Astro Boy Volume 7

Writer / Artist
Astro Boy Volume 7
AStro Boy 7 review
  • North American Publisher / ISBN: Dark Horse - 978-1-56971-790-5
  • Volume No.: 7
  • Release date: 1968
  • English language release date: 2002
  • Format: Black and White
  • UPC: 9781569717905
  • Contains adult content?: no
  • Does this pass the Bechdel test?: no
  • Positive minority portrayal?: no

Volume seven of Osamu Tezuka’s original Astro Boy comics translated by Frederick L. Schodt continues directly on from the end of volume six, with the second of three parts of an epic adventure called ‘“Once Upon a Time” – Astro Boy Tales, Part Two’.

When last we saw Astro Boy he had gone back in time fifty years to 1969 and was in Vietnam, sinking into the Mekong River, exhausted of all power. In ‘The Summer of 1993’, it’s 24 years later. Vietnam is at peace. The world has changed, space ships are travelling to Mars and a river barge scoops the dormant robot boy up from the water. Back in Japan a revitalised Astro tries to find his place in this newer Tokyo but it’s still very far from his own time and he is still too advanced for the technology of the nineties.

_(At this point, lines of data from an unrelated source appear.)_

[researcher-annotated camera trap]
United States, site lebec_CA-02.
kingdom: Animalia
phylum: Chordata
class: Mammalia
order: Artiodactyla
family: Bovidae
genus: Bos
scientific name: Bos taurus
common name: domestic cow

In ‘Robot Chiruchiru In Danger’, and ‘Astro’s Energy Runs Out’, he finds a new friend, starts battling for the rights of robots, fights a few villains and then once again exhausts all his power. While he lies quietly rusting in a field, time continues to move forward until it’s the 21st Century.

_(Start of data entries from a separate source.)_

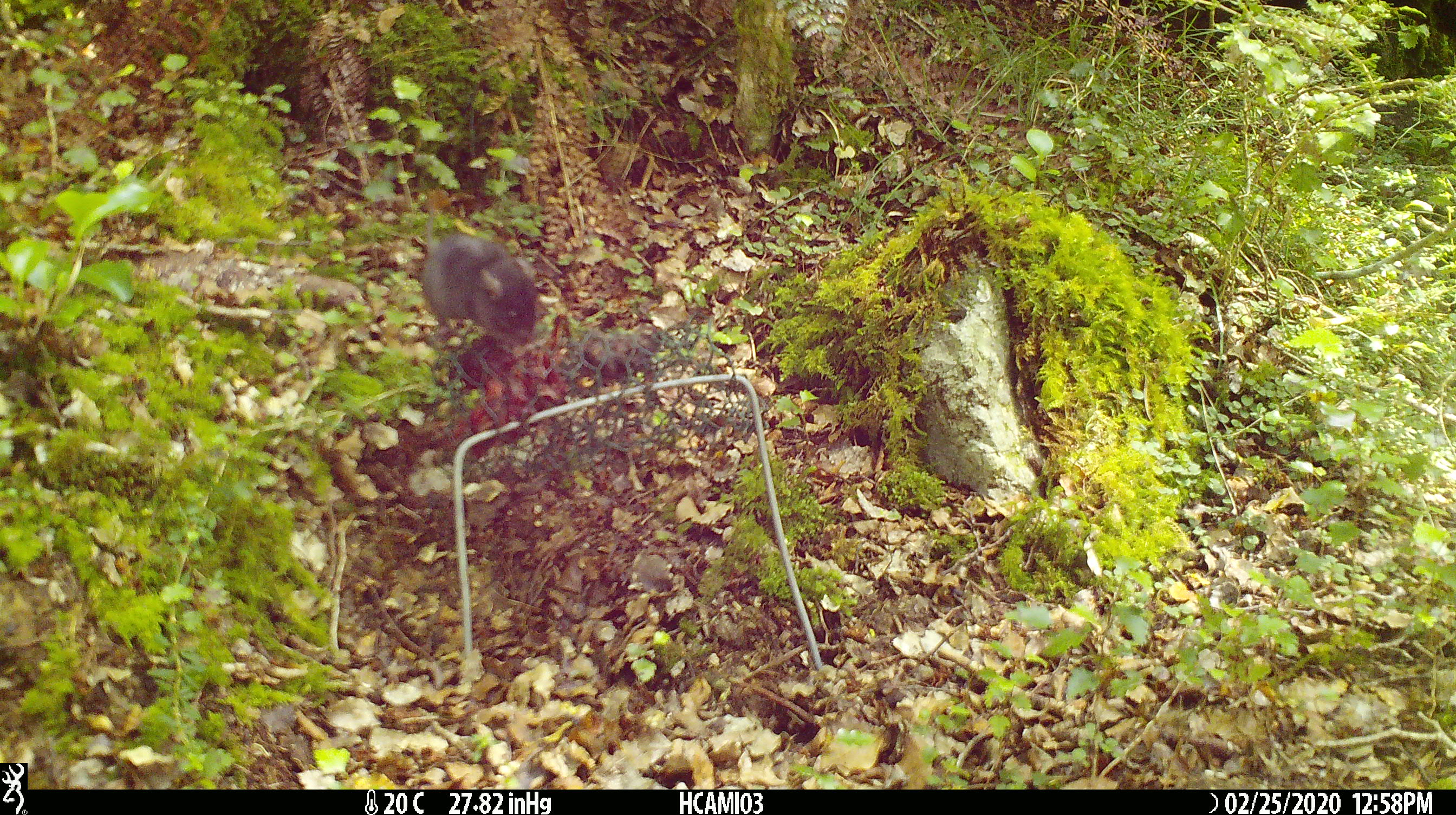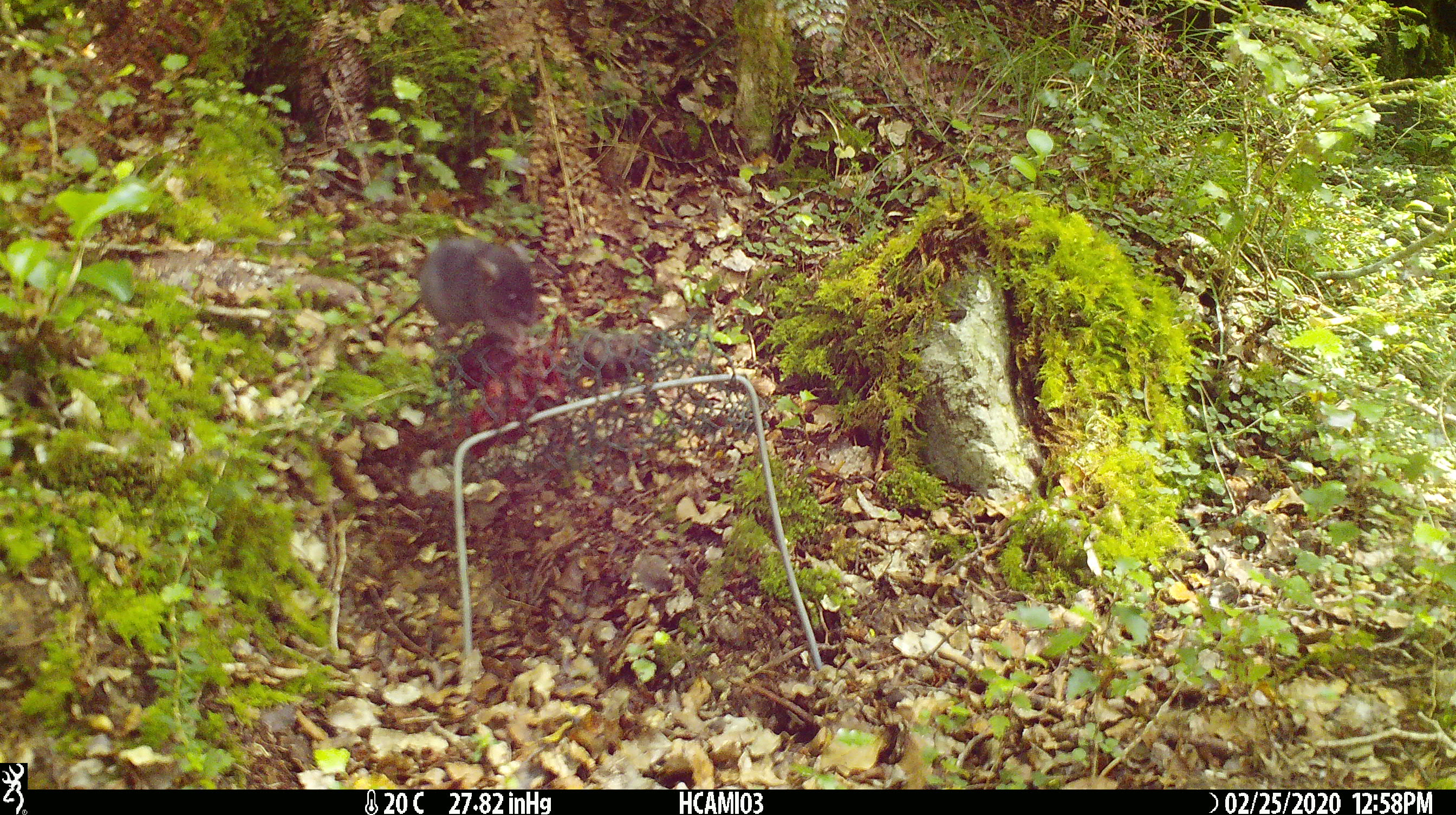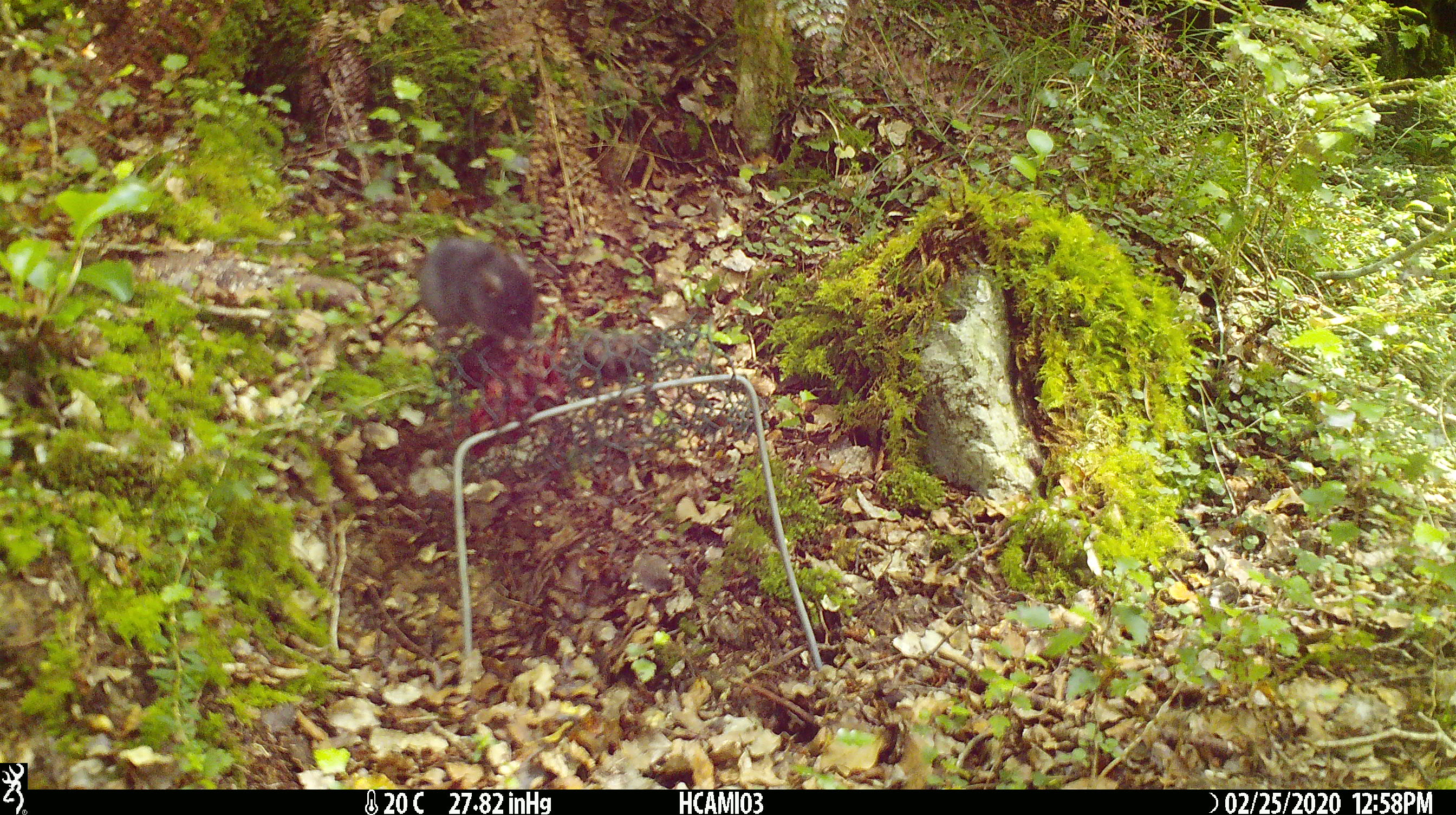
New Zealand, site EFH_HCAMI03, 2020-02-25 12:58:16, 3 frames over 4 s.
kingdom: Animalia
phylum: Chordata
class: Mammalia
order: Rodentia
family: Muridae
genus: Mus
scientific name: Mus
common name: mouse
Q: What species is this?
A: Mouse (Mus).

In ‘Dr Tenma’, we see again how the death of Tenma’s son Tobio leads to the creation of a new Astro Boy to replace him. But he can’t be animated because unknown to Tenma another Astro, although rusted and deactivated, already exists in this timeline. Two Astros cannot both be active in the same instant. How can this time paradox be solved?

In this alternate origin for Astro Boy all the previous details are the same, but now we see his creation story in much greater detail, and a lot of that detail is surprisingly harrowing. ‘The Tragedy of Bailey’ has a new Astro learning about his powers, the world and the awful conditions that robots exist under. There’s a terrible ending for the first robot to gain legal rights, and then the always flaky Dr Tenma loses it completely. Despite the best efforts of Astro’s ‘mother’, Mrs Tenma, he sells his creation in a drunken rage and ‘Astro goes to The Circus’.

Tezuka’s masterful storytelling is at full power in this volume as he cranks up the philosophical and moral dilemmas to even higher extremes than in previous stories. The sheer meanness of the angry anti-robot humans and outrageously unfair Dr Tenma seem bad enough for poor Astro, until the astonishing sadism of the villainous circus master, Mr Hamegg, tops them all with dreadful and truly Dickensian levels of cruelty. The ending of this Part Two is perhaps even tougher than the end of Part One and the last page is a heart-rending image that will distress the sturdiest reader.

While this is still nominally an all-ages book, with the quite extreme suffering Astro experiences in this volume, plus all the human and robot deaths and the bleak ending, it isn’t the best bedtime reading. In fact it may be best to skip this volume altogether for sensitive younger children and take up Astro’s story again in the next book.